(Data for this task Opens)

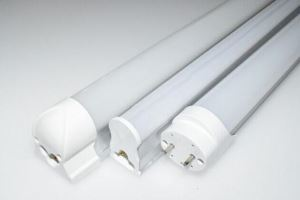T5 LED Tube Light 4W-16W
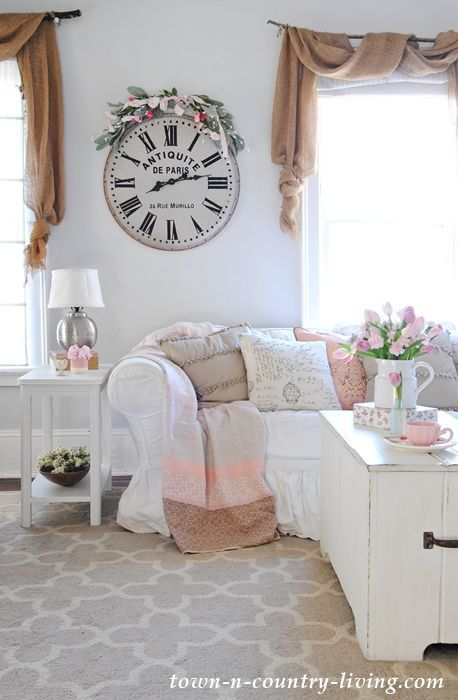 Spring Home Tour 2017 Welcome Friends Farm House Living Room Farmhouse Style Living Room Spring Living Room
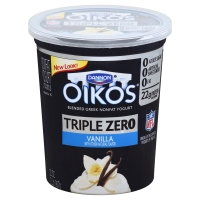 Dannon Oikos Greek Yogurt Triple Zero Vanilla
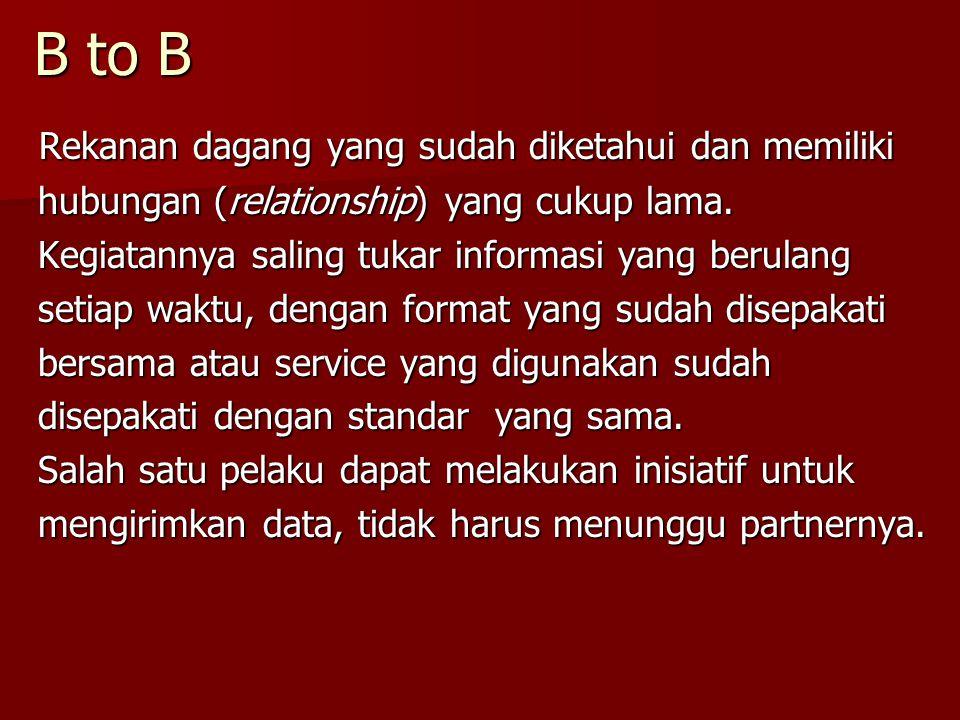 B to B Rekanan dagang yang sudah diketahui dan memiliki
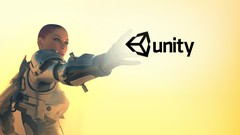 Unity 3D Master Class - Game Development For Beginners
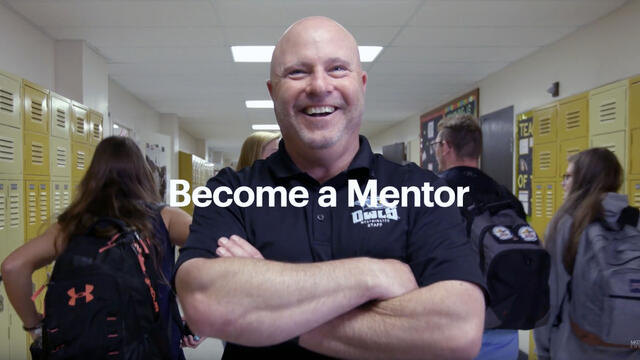 Become a mentor - John Baugher Alumni Teacher at Westminster High School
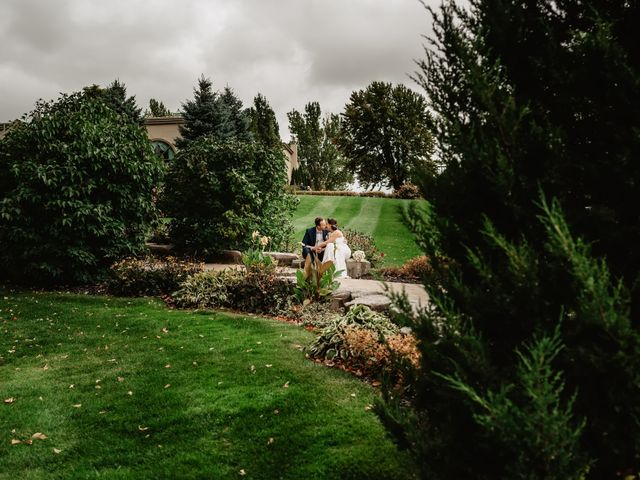 Daniel and Justyna's wedding in Caledon, Ontario 41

(Data for this task Closes)

Task to complete | Your answer must be an exact repeat of all the records, minus the pictures.

Written answer |
T5 LED Tube Light 4W-16W
 Spring Home Tour 2017 Welcome Friends Farm House Living Room Farmhouse Style Living Room Spring Living Room
 Dannon Oikos Greek Yogurt Triple Zero Vanilla
 B to B Rekanan dagang yang sudah diketahui dan memiliki
 Unity 3D Master Class - Game Development For Beginners
 Become a mentor - John Baugher Alumni Teacher at Westminster High School
 Daniel and Justyna's wedding in Caledon, Ontario 41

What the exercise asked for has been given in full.